Obama Wins, VARs Fear Job Cuts11:50 PM EST Tue. Nov. 06, 2012
President Barack Obama won re-election Tuesday in a hard-fought contest that highlighted the stark political divide running through the country.
Solution providers fear that Obama's victory is going to lead to more pressure on businesses, with job cuts likely in the wake of increased tax rates.
"Businesses are going to cut jobs," said Bruce Geier, CEO of Technology Integration Group (TIG), a $341 million national solution provider ranked at No. 69 on CRN's 2012 Solution Provider 500."There is not even a question about it. Obama is hell-bent on raising taxes."
Obama defeated Republican presidential candidate Mitt Romney by winning the Electoral College vote with victories in key battleground states such as Ohio, Pennsylvania and Wisconsin. As of press time, Obama and Romney were tied in the popular vote at 49 percent each, according to several news outlets.
Solution providers that supported President Obama credited his landmark health care legislation as one of the keys to his re-election.
"One of the biggest changes [with Obama] I was excited about was health-care reform," said Obama supporter Christopher Hertz, CEO of New Signature, a fast-growing, cloud computing solution provider based in Washington, D.C. "That was a huge cost driver in our business until the passage of health-care reform. We had the statutory maximum increase in health-care costs every year until this year. The fact that Obama and Congress passed health-care reform, regardless of whether it is perfect or not, is a huge benefit to businesses."
Hertz seems to be in the minority of solution providers as an Obama fan: Most solution providers were hoping for a Romney win, according a recent survey by CRN.

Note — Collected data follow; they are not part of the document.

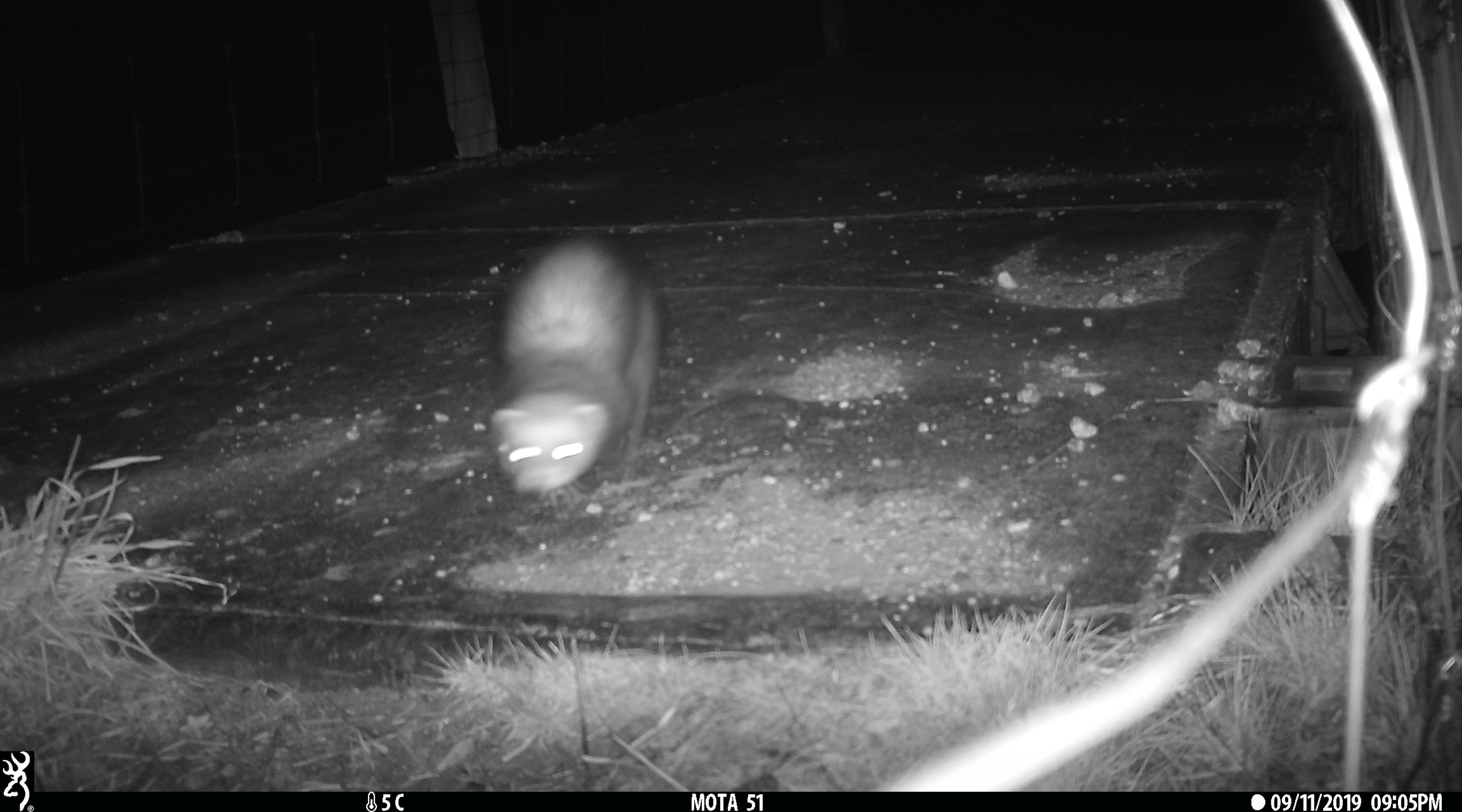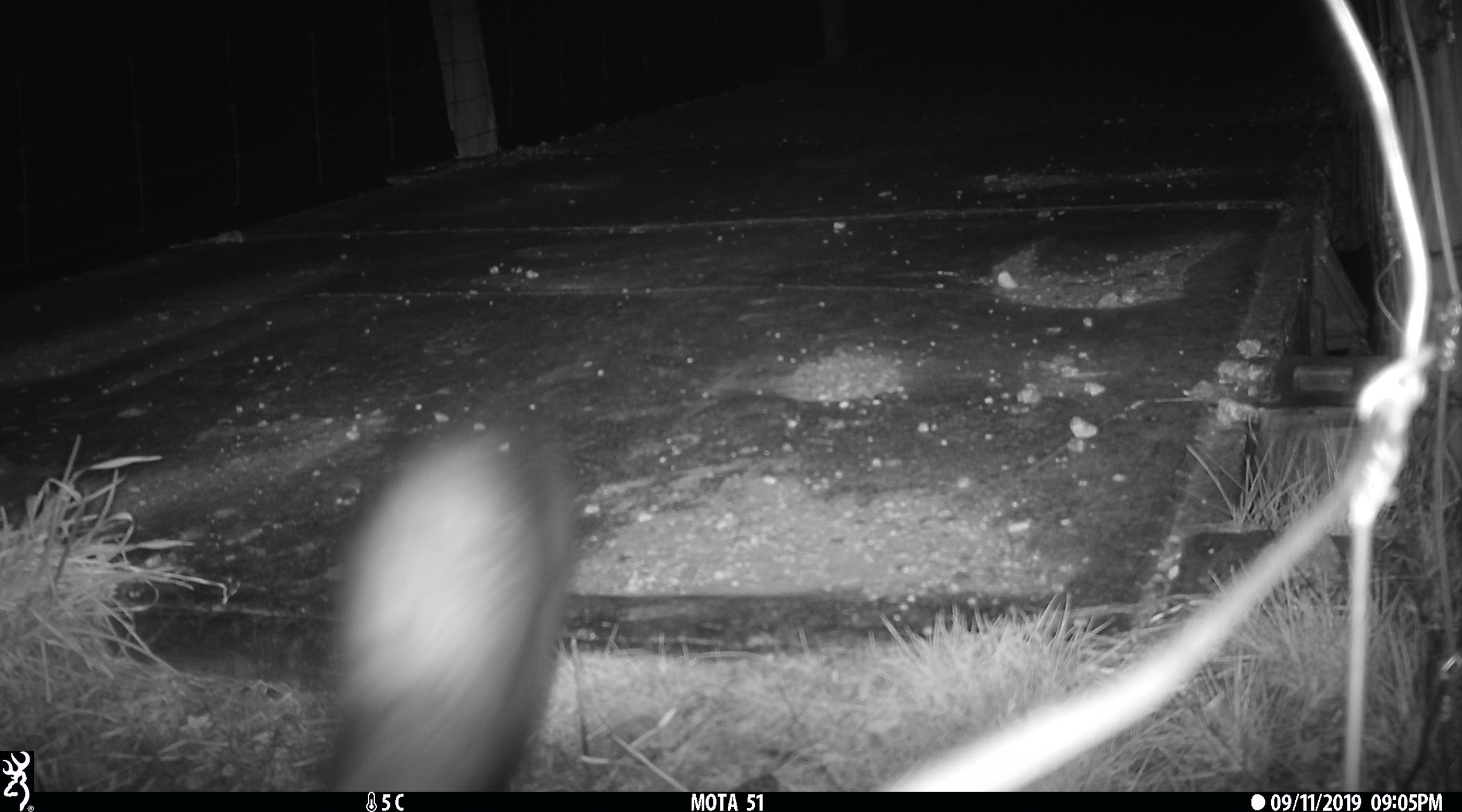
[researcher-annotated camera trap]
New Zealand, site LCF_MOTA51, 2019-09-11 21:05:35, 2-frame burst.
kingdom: Animalia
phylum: Chordata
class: Mammalia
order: Carnivora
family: Mustelidae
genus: Mustela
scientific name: Mustela furo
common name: ferret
Ferret (Mustela furo).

Sixty percent of 1,004 solution providers surveyed by CRN ahead of the election said they planned to cast their vote for Romney, compared to 40 percent for President Obama.
Sixty-five percent of respondents said that four more years of Obama's leadership will lead to higher tax rates for businesses leading to job cuts.
"You think CEOs are going to take less money?" asked Geier. "They are not. You think they are going to risk their bonuses? It just ain't going to happen. They are going to cut jobs. No one is going to say, 'OK, I'm going to pay my fair share and take less money.' "
NEXT: Channel Fears Rising Health-Care Costs Under Obama Presidency
"What we have seen from our customer base is they see the real threat of layoffs with the re-election of President Obama," Geier said. "We have the same fear. We are going to implement a hiring freeze and wait and see what happens. If the Bush tax cuts don't go through, you are going to see layoffs. We are going into a real holding pattern until we see what happens with our customer base. Customers are going to cut back. They are all afraid right now."
Geier sees the U.S. business climate deteriorating with four more years of Obama. "It's very bad for business," he said. "Romney is pro-business. And Obama is anti-business. I see higher health-care costs. What is going to happen to small businesses that have to pay for health care and can't afford it?" Sixty-seven percent of solution providers surveyed by CRN said the Obama victory will lead to higher health-care costs for businesses.
Businesses are especially frustrated by the health-care reform law championed by Obama, said Joe Balsarotti, president of Software To Go, a St. Peters, Mo.-based solution provider preparing to celebrate its 30th year in business. "Nothing is free," he said, noting that most of the major changes in the legislation were set to go into effect in 2014. "Someone has to pay for it."
Balsarotti said he has six small-business customers planning to close up shop with Obama's re-election. "They have had it," he said. "They are way past retirement age and they are planning to wind down the business and retire now. It's not worth it for them to go through four more years of Obama.
"These are people who have built up businesses that employ people and have worked in them for 30, 40 or 50 years," Balsarotti added. "They see higher taxes and health-care costs and are sick of business being demonized. It starts with Obama and makes its way through government agencies like OSHA [Occupational Safety and Health Administration] and EPA [Environmental Protection Agency]."
Tim Shea, founder and CEO of Alpha NetSolutions, a 10-year-old managed services/cloud computing provider with $1.2 million in annual sales, said he feels the concerns of small business have not been addressed by either Obama or Romney. "The small-business owner and the middle class tend to be overlooked by everybody," he said. "The Democrats are looking out for the little guys and the Republicans are looking out for the big guys. No one is looking out for those of us in the middle, which is most of us.
"I hear people talking about the really poor and the really wealthy," he said. "I don't hear anybody talking about the rest of us who are paying taxes and can't take advantage of tax loopholes. I don't see anyone doing anything for small businesses. We are the unheard masses in the middle, too busy working and trying to make ends meet and we don't have lobbyists in Washington working for us."